Real-world impact: Training a 70B model 1T tokens with TF32 instead of FP32:

  • Savings: 20% compute time = 20% cost reduction
  • Cost reduction: $2,338 → $1,870
  • Accuracy: negligible difference (<0.2%)

TF32 is the sweet spot. FP8 is only acceptable for inference or when fine-tuning (not pre-training).


Inference Cost Estimation

Example 1: Batch Inference (High Throughput)

Task: Process 1M customer reviews with sentiment labels (positive/negative).

Setup A: Self-hosted on RunPod L40S Hardware: RunPod L40S (48GB VRAM, $0.79/hour)

  • Model: Mistral 7B quantized (fits in 48GB easily)
  • Batch size: 32 reviews at a time
  • Throughput: ~1,000 samples/hour (30ms per review)
  • Total time: 1,000 hours
  • GPU cost: 1,000 × $0.79 = $790
  • Additional costs:
    • Data storage (1M reviews @ 500 bytes each): $250 one-time (S3)
    • Monitoring and logging: $20
    • Total: $1,060

Setup B: LLM API (Claude Haiku)

  • Input: 1M reviews at ~200 tokens each = 200M input tokens
  • Output: 1 token per review (sentiment label) = 1M output tokens
  • Cost: (200M × $1 + 1M × $5) / 1,000,000 = $200 + $5 = $205
  • Latency: 100-200ms per review (acceptable for batch)
  • Total: $205

LLM API Advantage: LLM API is 5x cheaper ($205 vs $1,060). No infrastructure management, immediate results. Break-even is at 4-5 batches/month. If processing reviews is a recurring task >1x/month, LLM API wins decisively.
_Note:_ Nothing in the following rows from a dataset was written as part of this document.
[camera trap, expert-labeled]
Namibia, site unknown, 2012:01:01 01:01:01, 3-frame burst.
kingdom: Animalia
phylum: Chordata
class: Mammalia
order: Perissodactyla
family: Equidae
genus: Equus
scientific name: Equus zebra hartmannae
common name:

Self-hosted Advantage: If processing 20+ datasets/month, the GPU becomes economical ($790 per dataset vs $205, but reused across all datasets).

Example 2: Real-Time Inference (Low Latency Chat API)

Task: Serve a chat API to 100 concurrent users in production.

Requirement: <1 second response latency (P95), 99.9% uptime.

Setup A: Self-hosted on RunPod GPUs Hardware: 2x RunPod H100 PCIe ($1.99/hour each)

  • Cost per hour: 2 × $1.99 = $3.98
  • Monthly cost (24/7 operation): $3.98 × 730 = $2,904
  • Additional costs:
    • Data egress: 100 users × 500 requests/day × 500 bytes = 25GB/month = $0.50
    • Monitoring + alert system: $50/month
    • Total monthly: $2,954.50

Setup B: LLM API alternative (GPT-4o Mini)

  • Assume 500 messages/user/month = 50,000 messages
  • Average 250 input + 150 output tokens per message
  • Token cost: (50,000 × (250 × $0.15 + 150 × $0.60)) / 1,000,000 = $8.25
  • Latency: 200-500ms (meets requirement)
  • Uptime: 99.99% (OpenAI SLA)
  • Total monthly: $8.25

Comparison: LLM API is 358x cheaper than self-hosted GPU ($8.25 vs $2,954). The break-even point is 10M+ tokens/month. Below that, LLM API wins decisively. Above that, self-hosted becomes economical but operationally complex.

Real-world decision: Most teams under 1000 concurrent users use LLM APIs. The operational overhead of self-hosting (on-call engineering, infrastructure scaling, compliance) outweighs the cost savings.


Cost Optimization Examples

Example 1: Classification Pipeline

Task: Classify 10M customer emails weekly (10M per week = 1.43M/day).

Option A: Fine-tuned GPT-4o Mini (LLM API)

Fine-tuning cost: $2,000 (one-time). Inference cost: Per email, 500 input tokens + 10 output tokens.

Cost: (10M × (500 × $0.15 + 10 × $0.60)) / 1,000,000 = $7,500/week

Annual: $390,000

Option B: Local Mistral 7B on GPU rental

Fine-tuning: 20 hours on A100 = $23.80. Inference: RunPod L40S, process 10M at 1K samples/hour = 10,000 hours/week.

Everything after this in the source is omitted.